Once the records have been read, set every one down as it stands.

▶ **Records drawn from a dataset**:
• • • • •

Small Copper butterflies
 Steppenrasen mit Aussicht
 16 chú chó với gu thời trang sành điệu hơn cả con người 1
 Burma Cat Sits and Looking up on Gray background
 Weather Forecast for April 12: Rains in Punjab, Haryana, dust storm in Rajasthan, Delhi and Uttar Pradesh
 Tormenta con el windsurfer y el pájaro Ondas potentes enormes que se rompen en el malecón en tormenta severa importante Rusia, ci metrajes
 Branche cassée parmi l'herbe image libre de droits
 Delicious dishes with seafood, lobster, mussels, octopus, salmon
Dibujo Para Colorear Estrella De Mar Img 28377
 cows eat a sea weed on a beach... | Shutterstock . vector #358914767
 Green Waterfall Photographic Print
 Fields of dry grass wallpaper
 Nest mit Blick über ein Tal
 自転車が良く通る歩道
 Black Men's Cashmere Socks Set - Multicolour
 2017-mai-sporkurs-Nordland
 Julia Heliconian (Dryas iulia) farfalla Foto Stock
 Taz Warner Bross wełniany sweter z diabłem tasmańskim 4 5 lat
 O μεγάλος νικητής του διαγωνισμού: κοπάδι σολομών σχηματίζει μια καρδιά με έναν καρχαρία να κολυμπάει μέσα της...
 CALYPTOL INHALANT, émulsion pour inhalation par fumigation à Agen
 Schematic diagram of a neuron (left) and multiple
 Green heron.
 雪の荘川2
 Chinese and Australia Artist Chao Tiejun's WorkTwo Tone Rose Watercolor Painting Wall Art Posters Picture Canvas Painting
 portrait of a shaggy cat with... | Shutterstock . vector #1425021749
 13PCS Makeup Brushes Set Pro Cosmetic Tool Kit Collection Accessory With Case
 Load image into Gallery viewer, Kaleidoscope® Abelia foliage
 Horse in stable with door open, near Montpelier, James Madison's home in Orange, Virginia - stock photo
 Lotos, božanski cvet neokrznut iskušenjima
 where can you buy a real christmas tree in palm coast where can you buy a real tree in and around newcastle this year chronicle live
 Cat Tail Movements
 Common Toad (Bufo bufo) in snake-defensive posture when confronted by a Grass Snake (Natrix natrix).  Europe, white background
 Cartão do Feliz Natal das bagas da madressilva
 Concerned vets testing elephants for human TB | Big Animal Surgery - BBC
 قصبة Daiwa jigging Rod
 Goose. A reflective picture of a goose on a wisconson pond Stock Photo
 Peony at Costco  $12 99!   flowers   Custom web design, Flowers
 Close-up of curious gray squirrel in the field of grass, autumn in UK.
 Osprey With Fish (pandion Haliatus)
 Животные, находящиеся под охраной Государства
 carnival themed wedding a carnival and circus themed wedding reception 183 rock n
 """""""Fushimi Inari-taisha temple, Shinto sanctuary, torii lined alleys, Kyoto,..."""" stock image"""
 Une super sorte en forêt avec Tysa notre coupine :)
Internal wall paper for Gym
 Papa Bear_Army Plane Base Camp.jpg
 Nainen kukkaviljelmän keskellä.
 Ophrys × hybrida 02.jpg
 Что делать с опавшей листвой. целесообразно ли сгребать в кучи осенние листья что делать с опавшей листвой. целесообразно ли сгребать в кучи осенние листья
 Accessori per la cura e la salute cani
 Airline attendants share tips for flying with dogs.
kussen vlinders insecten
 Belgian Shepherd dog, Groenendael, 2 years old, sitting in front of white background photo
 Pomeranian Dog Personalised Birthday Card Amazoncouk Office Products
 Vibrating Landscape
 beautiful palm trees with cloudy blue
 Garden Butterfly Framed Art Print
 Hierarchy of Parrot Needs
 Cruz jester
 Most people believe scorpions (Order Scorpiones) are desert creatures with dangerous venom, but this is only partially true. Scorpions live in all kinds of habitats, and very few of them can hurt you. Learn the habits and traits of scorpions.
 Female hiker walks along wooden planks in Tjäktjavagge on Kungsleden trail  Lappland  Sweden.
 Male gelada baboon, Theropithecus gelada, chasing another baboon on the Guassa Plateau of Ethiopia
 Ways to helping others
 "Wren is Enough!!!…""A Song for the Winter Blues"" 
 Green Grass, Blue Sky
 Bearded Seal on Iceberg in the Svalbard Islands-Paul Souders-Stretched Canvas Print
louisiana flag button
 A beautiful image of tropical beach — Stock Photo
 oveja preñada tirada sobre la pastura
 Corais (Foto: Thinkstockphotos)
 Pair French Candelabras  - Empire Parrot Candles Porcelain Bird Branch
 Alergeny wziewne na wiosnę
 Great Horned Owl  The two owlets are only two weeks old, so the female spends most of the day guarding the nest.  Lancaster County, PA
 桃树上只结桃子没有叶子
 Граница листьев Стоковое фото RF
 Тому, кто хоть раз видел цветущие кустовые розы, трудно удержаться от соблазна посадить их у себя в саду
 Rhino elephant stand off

• • • • •

▶ **PROBLEM SOLUTION**:
Small Copper butterflies
 Steppenrasen mit Aussicht
 16 chú chó với gu thời trang sành điệu hơn cả con người 1
 Burma Cat Sits and Looking up on Gray background
 Weather Forecast for April 12: Rains in Punjab, Haryana, dust storm in Rajasthan, Delhi and Uttar Pradesh
 Tormenta con el windsurfer y el pájaro Ondas potentes enormes que se rompen en el malecón en tormenta severa importante Rusia, ci metrajes
 Branche cassée parmi l'herbe image libre de droits
 Delicious dishes with seafood, lobster, mussels, octopus, salmon
Dibujo Para Colorear Estrella De Mar Img 28377
 cows eat a sea weed on a beach... | Shutterstock . vector #358914767
 Green Waterfall Photographic Print
 Fields of dry grass wallpaper
 Nest mit Blick über ein Tal
 自転車が良く通る歩道
 Black Men's Cashmere Socks Set - Multicolour
 2017-mai-sporkurs-Nordland
 Julia Heliconian (Dryas iulia) farfalla Foto Stock
 Taz Warner Bross wełniany sweter z diabłem tasmańskim 4 5 lat
 O μεγάλος νικητής του διαγωνισμού: κοπάδι σολομών σχηματίζει μια καρδιά με έναν καρχαρία να κολυμπάει μέσα της...
 CALYPTOL INHALANT, émulsion pour inhalation par fumigation à Agen
 Schematic diagram of a neuron (left) and multiple
 Green heron.
 雪の荘川2
 Chinese and Australia Artist Chao Tiejun's WorkTwo Tone Rose Watercolor Painting Wall Art Posters Picture Canvas Painting
 portrait of a shaggy cat with... | Shutterstock . vector #1425021749
 13PCS Makeup Brushes Set Pro Cosmetic Tool Kit Collection Accessory With Case
 Load image into Gallery viewer, Kaleidoscope® Abelia foliage
 Horse in stable with door open, near Montpelier, James Madison's home in Orange, Virginia - stock photo
 Lotos, božanski cvet neokrznut iskušenjima
 where can you buy a real christmas tree in palm coast where can you buy a real tree in and around newcastle this year chronicle live
 Cat Tail Movements
 Common Toad (Bufo bufo) in snake-defensive posture when confronted by a Grass Snake (Natrix natrix).  Europe, white background
 Cartão do Feliz Natal das bagas da madressilva
 Concerned vets testing elephants for human TB | Big Animal Surgery - BBC
 قصبة Daiwa jigging Rod
 Goose. A reflective picture of a goose on a wisconson pond Stock Photo
 Peony at Costco  $12 99!   flowers   Custom web design, Flowers
 Close-up of curious gray squirrel in the field of grass, autumn in UK.
 Osprey With Fish (pandion Haliatus)
 Животные, находящиеся под охраной Государства
 carnival themed wedding a carnival and circus themed wedding reception 183 rock n
 """""""Fushimi Inari-taisha temple, Shinto sanctuary, torii lined alleys, Kyoto,..."""" stock image"""
 Une super sorte en forêt avec Tysa notre coupine :)
Internal wall paper for Gym
 Papa Bear_Army Plane Base Camp.jpg
 Nainen kukkaviljelmän keskellä.
 Ophrys × hybrida 02.jpg
 Что делать с опавшей листвой. целесообразно ли сгребать в кучи осенние листья что делать с опавшей листвой. целесообразно ли сгребать в кучи осенние листья
 Accessori per la cura e la salute cani
 Airline attendants share tips for flying with dogs.
kussen vlinders insecten
 Belgian Shepherd dog, Groenendael, 2 years old, sitting in front of white background photo
 Pomeranian Dog Personalised Birthday Card Amazoncouk Office Products
 Vibrating Landscape
 beautiful palm trees with cloudy blue
 Garden Butterfly Framed Art Print
 Hierarchy of Parrot Needs
 Cruz jester
 Most people believe scorpions (Order Scorpiones) are desert creatures with dangerous venom, but this is only partially true. Scorpions live in all kinds of habitats, and very few of them can hurt you. Learn the habits and traits of scorpions.
 Female hiker walks along wooden planks in Tjäktjavagge on Kungsleden trail  Lappland  Sweden.
 Male gelada baboon, Theropithecus gelada, chasing another baboon on the Guassa Plateau of Ethiopia
 Ways to helping others
 "Wren is Enough!!!…""A Song for the Winter Blues"" 
 Green Grass, Blue Sky
 Bearded Seal on Iceberg in the Svalbard Islands-Paul Souders-Stretched Canvas Print
louisiana flag button
 A beautiful image of tropical beach — Stock Photo
 oveja preñada tirada sobre la pastura
 Corais (Foto: Thinkstockphotos)
 Pair French Candelabras  - Empire Parrot Candles Porcelain Bird Branch
 Alergeny wziewne na wiosnę
 Great Horned Owl  The two owlets are only two weeks old, so the female spends most of the day guarding the nest.  Lancaster County, PA
 桃树上只结桃子没有叶子
 Граница листьев Стоковое фото RF
 Тому, кто хоть раз видел цветущие кустовые розы, трудно удержаться от соблазна посадить их у себя в саду
 Rhino elephant stand off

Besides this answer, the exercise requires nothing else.